A data repository (e.g. a database of a relational database management system) can be used to store data in various data storage tables. Over time, the amount of information stored in the data storage tables can grow. As data storage tables grow in size, performance relating to access of the content of the database tables may suffer. Also, costs associated with maintaining such growing database tables can also increase.
Some embodiments are described with respect to the following figures:
Data storage tables in a data repository can store various data. In some implementations, the data repository is a database that is part of a relational database management system, and the data storage tables can be database tables. A database table, also referred to as a relation, stores data in tuples (also referred to as “rows”), where a tuple can include values for multiple attributes (also referred to as “columns”). More generally, a “data storage table” can refer to any data structure that is used to store data in a predefined arrangement that allows selected data to be retrieved in response to a query.
As the data storage tables in a data repository grow in size, performance associated with accessing the content of the data storage tables can suffer. For example, a query that seeks to access a data storage table may involve a scan of the content of the data storage table. The time involved in scanning a data storage table is proportional to its size; thus, it may take a longer time to scan a larger data storage table than a smaller data storage table. Another type of operation that can be performed with respect to data storage tables is a join operation, in which content of two or more data storage tables are combined into an output, where the output includes selected attributes from the two or more data storage tables that satisfy certain predicates specified in a join query. The time involved in joining multiple data storage tables can be proportional to the sizes of the data storage tables.
A system can also perform certain maintenance operations with respect to data storage tables. For example, an index can be defined on the data storage table, where the index correlates values of a given attribute (or attributes) to respective identifiers of entries (e.g. rows) of the data storage table. The index is sorted according to the values of the given attribute(s), such that the result for a query seeking entries of the data storage table containing specific value(s) of the given attribute(s) can more quickly be obtained using the index (as opposed to having to scan the data storage table to find the target entries). The index is updated as the data storage table is updated—the cost (time, processing resource, etc.) associated with updating the index is proportional to the size of the respective data storage table.
Other types of maintenance operations can be performed with respect to data storage tables, and the costs of such maintenance operations can be proportional to the sizes of the data storage tables.
Archiving a portion of data in data storage tables can alleviate the issue of slower performance and increased maintenance costs due to the sizes of the data storage tables. Archiving content of a data storage table refers to moving a portion of the data storage table that satisfies some criterion or criteria (e.g. the archived content is older than some predefined age, the archived content includes data from a particular customer or from a particular department of an enterprise, etc.) to an archive repository. The archived portion of the data storage table is removed from the data storage table, such that the data storage table becomes smaller after the archiving.

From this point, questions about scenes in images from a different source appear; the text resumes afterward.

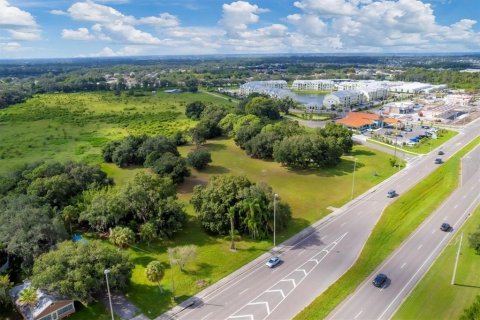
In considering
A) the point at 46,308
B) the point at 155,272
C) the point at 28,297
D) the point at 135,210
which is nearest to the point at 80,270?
the point at 46,308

Because data storage tables of a data repository may be related to one another, the archiving of the data storage tables should consider the relationship between the data storage tables (in other words, the archiving of the content of the related data storage tables should not be performed individually without considering the relationship among the two or more data storage tables). For example, if there is a relationship between a first data storage table and a second data storage table, then the data archiving should include archival of the content of the first and second data storage tables.
Relationships among tables can include a direct relationship or an indirect relationship. For example, an attribute of a first table can be directly related to an attribute of a second table. As a further example, an attribute of a third table can be directly related to the attribute of the second table—in this case, the attribute of the third table is indirectly related to the attribute of the first table.
Understanding the relationships among data storage tables (particularly in a data repository having a relatively large number of data storage tables) can be a complex and time-consuming process if performed manually by user(s). In accordance with some implementations, to archive content of data storage tables of a data repository, an automated mechanism is provided to determine relationships among the data storage tables. Once relationship(s) among data storage tables is determined, such relationship(s) can be used to develop an archival model. The archival model contains information that specifies the relationship(s) of multiple data storage tables that are to be archived. A data management subsystem can use the archival model to archive content of the related storage tables specified in the archival model.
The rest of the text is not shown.